Il est temps de dire les choses avec clarté, avec force, avec cette franchise qui, parfois, dérange mais libère : nous ne pouvons plus nous réfugier derrière l’idée confortable que nos malheurs viennent uniquement de l’étranger. Oui, l’histoire nous a meurtris. Oui, les ingérences ont laissé des cicatrices. Mais un peuple qui choisit de ne regarder que ses blessures finissent par oublier qu’il a aussi des mains pour bâtir, une voix pour décider, une âme pour se relever. Ce discours victimaire, ressassé sans fin, nous enchaîne davantage que les épreuves elles-mêmes. Il est temps d’y mettre un terme.

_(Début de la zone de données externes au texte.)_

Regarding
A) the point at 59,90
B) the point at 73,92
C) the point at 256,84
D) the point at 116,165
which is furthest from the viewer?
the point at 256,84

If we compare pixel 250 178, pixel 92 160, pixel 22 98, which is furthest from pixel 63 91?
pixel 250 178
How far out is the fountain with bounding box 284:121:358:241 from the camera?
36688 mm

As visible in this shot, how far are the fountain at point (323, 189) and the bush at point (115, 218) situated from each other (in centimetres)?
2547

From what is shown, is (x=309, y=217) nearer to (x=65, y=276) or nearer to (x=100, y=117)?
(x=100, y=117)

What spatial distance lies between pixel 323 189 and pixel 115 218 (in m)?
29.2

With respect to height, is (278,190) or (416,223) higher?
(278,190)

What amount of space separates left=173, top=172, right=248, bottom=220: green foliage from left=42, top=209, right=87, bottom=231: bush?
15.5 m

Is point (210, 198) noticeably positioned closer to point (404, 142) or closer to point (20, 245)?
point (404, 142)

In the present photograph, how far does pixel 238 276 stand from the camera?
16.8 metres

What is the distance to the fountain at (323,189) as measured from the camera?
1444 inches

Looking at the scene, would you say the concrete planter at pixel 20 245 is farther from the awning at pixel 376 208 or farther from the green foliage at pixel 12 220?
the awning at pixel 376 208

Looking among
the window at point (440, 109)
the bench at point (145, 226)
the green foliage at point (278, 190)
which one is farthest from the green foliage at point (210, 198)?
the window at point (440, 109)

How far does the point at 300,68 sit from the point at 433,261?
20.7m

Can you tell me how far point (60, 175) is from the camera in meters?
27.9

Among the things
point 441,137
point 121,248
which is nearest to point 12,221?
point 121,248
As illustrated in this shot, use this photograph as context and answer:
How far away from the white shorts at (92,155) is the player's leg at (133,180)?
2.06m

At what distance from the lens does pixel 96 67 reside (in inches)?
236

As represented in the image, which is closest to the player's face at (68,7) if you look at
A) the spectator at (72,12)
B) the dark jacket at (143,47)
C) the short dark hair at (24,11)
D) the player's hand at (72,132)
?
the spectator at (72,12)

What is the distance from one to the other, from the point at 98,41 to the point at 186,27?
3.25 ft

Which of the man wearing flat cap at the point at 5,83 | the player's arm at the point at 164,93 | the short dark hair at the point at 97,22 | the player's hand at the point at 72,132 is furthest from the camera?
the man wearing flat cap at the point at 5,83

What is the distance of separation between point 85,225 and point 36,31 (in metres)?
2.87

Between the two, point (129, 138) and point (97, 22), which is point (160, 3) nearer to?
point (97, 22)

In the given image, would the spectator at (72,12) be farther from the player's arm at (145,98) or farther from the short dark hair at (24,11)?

Haïti n’a pas seulement besoin d’être comprise. Haïti a besoin d’être portée, défendue, relevée par ses propres citoyens. Le moment est venu de nous tenir debout, ensemble, sous un même étendard : celui des intérêts supérieurs de la nation.
Sécurité : sans ordre, la liberté n’est qu’un mirage
Aucun pays ne se développe dans la peur. Aucune économie ne respire sous la menace. Aucun avenir ne se construit quand le crime dicte la loi. Nous devons reprendre le contrôle de notre territoire, restaurer la force de nos institutions, assainir nos pratiques, redonner à la justice un visage digne. La sécurité n’est pas un luxe : c’est le socle de la dignité nationale.
Économie : cesser de survivre, commencer à construire
Haïti ne peut plus se contenter de tendre la main. Nous devons choisir la voie exigeante, mais essentielle, de la production, de la discipline économique, de l’innovation locale.
Créer, investir, moderniser : voilà les nouveaux mots d’ordre. Nous possédons une diaspora entrepreneuse, une jeunesse créative, des ressources inexploitées. Transformons enfin notre potentiel en puissance.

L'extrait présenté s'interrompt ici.